At least 17 of the cows were wearing “hobbles,” which are like handcuffs or shackles. They are routinely used to tie dairy cows’ legs together to prevent them from doing the splits. One cow was so lame that she walked on three legs. 

Dead cows left outside

Investigators found that dead cows were dumped outside where birds and other wildlife could feed on them. According to Viva!, this is a “blatant violation” of government guidance. 

The UK’s Department for Environment Food and Rural Affairs (DEFRA) states that animals who die on farms should be “collected, identified and transported from [the] farm without ‘undue delay’” and that farm workers must “ensure that animals and birds cannot access the carcass.” This is a public health issue, as wild animals who eat corpses could spread zoonotic diseases. 

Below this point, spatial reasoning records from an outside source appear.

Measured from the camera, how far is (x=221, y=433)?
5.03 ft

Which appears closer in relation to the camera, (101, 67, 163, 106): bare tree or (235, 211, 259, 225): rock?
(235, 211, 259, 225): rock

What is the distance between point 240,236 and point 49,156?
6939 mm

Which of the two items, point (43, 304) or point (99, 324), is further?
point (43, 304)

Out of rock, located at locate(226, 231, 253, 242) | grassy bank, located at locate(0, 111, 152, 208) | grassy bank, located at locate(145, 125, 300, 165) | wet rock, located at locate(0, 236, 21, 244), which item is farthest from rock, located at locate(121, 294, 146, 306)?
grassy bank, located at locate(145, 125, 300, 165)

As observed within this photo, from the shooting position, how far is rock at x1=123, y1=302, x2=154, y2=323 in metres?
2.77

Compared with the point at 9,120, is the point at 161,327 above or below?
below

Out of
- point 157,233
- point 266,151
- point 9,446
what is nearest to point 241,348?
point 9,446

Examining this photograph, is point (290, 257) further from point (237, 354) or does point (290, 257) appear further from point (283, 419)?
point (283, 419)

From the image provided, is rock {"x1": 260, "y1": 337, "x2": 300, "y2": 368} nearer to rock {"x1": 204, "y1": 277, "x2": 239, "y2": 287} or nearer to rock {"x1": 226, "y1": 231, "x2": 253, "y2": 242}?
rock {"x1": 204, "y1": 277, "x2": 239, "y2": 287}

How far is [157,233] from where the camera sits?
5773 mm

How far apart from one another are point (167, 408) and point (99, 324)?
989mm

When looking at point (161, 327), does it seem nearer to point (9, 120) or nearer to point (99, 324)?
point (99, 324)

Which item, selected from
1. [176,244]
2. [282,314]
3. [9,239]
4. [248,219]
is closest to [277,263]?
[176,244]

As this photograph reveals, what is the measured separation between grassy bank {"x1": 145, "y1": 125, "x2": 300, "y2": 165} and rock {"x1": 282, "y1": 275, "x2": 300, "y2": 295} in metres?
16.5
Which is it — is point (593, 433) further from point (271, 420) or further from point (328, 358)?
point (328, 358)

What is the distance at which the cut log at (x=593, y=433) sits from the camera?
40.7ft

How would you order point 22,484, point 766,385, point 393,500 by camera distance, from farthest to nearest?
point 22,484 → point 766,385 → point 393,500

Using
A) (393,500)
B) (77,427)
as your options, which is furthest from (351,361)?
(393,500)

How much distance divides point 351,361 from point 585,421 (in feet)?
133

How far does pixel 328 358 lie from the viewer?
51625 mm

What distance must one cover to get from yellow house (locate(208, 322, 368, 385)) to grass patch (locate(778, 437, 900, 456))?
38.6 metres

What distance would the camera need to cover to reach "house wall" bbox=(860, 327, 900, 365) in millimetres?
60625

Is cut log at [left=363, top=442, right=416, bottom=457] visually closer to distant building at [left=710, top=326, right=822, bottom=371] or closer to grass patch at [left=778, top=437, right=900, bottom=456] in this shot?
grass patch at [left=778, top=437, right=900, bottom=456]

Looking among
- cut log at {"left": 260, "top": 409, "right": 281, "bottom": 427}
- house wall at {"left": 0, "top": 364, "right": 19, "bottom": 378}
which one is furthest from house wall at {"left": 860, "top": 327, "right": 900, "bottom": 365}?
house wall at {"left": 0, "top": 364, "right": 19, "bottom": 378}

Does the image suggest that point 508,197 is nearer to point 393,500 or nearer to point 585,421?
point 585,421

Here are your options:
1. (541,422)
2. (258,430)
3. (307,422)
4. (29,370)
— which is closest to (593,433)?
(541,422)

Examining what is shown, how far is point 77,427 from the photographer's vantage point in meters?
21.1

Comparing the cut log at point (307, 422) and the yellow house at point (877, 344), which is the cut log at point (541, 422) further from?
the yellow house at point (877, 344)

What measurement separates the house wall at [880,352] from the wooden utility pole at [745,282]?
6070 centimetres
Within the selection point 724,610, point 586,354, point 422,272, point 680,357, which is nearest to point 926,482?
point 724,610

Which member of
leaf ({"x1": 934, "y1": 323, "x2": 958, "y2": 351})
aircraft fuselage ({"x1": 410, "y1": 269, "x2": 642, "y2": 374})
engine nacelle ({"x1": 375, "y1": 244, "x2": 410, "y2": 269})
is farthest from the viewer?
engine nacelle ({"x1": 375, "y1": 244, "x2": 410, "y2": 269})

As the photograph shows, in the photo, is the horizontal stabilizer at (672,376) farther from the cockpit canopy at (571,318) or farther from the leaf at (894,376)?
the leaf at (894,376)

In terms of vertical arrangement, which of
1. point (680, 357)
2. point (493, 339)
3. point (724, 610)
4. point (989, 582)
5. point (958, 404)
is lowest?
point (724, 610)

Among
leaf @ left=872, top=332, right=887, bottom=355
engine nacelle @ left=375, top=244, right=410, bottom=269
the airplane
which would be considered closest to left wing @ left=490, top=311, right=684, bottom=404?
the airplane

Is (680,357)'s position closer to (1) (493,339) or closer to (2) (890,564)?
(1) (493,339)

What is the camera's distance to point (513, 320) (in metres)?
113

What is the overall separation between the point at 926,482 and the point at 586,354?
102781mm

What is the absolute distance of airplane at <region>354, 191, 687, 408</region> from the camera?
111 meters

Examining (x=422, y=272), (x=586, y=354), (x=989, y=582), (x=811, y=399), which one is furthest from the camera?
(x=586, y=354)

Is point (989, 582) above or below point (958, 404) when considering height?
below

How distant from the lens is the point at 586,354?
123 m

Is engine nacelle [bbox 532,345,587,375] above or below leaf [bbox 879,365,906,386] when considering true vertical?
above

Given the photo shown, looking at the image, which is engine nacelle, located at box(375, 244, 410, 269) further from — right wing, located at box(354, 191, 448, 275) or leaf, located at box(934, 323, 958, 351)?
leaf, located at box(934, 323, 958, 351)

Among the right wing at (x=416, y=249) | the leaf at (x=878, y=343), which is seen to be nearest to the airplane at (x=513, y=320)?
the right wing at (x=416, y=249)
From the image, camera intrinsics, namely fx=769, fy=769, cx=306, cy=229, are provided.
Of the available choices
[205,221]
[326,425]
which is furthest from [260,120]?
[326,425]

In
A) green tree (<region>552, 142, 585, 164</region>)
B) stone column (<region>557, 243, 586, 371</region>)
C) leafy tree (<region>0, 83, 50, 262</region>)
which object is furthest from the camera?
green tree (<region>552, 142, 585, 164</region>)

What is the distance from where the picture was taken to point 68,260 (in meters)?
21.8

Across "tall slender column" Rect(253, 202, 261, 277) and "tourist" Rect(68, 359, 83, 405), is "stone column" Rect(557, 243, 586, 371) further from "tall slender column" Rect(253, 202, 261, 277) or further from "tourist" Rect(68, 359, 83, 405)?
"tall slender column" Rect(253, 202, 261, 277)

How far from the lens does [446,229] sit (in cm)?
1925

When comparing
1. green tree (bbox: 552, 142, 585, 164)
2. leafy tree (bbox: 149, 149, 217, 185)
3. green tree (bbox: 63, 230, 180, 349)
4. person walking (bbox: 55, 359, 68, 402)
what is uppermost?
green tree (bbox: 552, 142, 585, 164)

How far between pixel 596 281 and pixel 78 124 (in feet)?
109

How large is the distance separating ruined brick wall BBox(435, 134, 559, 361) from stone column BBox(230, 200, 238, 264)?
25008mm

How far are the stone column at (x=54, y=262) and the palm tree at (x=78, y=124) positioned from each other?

Investigators witnessed a dead calf being eaten by wild animals inside a calving shed. They said that the scene “looked like something out of a horror film,” and that the dead calf had been eaten down to the bone. The carcass was left in a barn with pregnant cows and another newly born calf for 48 hours. 

Babies taken from mothers

It is common practice for calves to be taken from their mothers just a few hours after birth in the UK, and Tafarn Y Bugail was no different. They were separated within 12 hours after being born, and many calves were put in pens and subjected to extreme temperatures. One calf, who was still wet from birth, was visibly shaking in the winter cold. She was also barely able to stand. 

While findings at the farm may be shocking to some, they are not unusual. There are around 1.85 million cows used in the dairy industry each year. Dairy farming is rife with abuse, and multiple investigations have uncovered similar cruelty in the increasingly intensive UK dairy industry.

“Sadly, this farm is no different to thousands of other dairy farms in which cows are treated as disposable commodities, exploited for their milk and discarded like trash,” Lex Rigby, head of investigations at Viva!, told Plant Based News (PBN). “It’s not just one bad apple; this type of mistreatment takes place every day on farms all over the UK and abroad. Don’t support animal abuse, ditch dairy and go vegan.”

The problem with Red Tractor

Red Tractor is a so-called “assurance label” used in the UK. It claims to show that a product comes from a farm with a set of “rigorous standards” and that animals have been “well cared for.”

According to Viva!, Red Tractor stated that there is “nothing to suggest a systematic issue” at Tafarn Y Bugail. “Once again Red Tractor can’t see the forest for the trees,” Rigby told PBN. “Maybe we missed the part of their ‘rigorous animal welfare standards’ that deem violent assaults perfectly acceptable livestock husbandry practice. This is not high welfare, it’s corporate cruelty on a mass scale.”

Tafarn Y Bugail is just the latest in a long time of Red Tractor farms where animal cruelty has been documented. 

In March of this year, Animal Justice Project unveiled footage from a Red Tractor-certified pig “mega farm” that investigators described as among “the worst” conditions they’d seen. In January, people protested across Costa branches all over the country after a Viva! exposé of a Red Tractor dairy farm supplying it.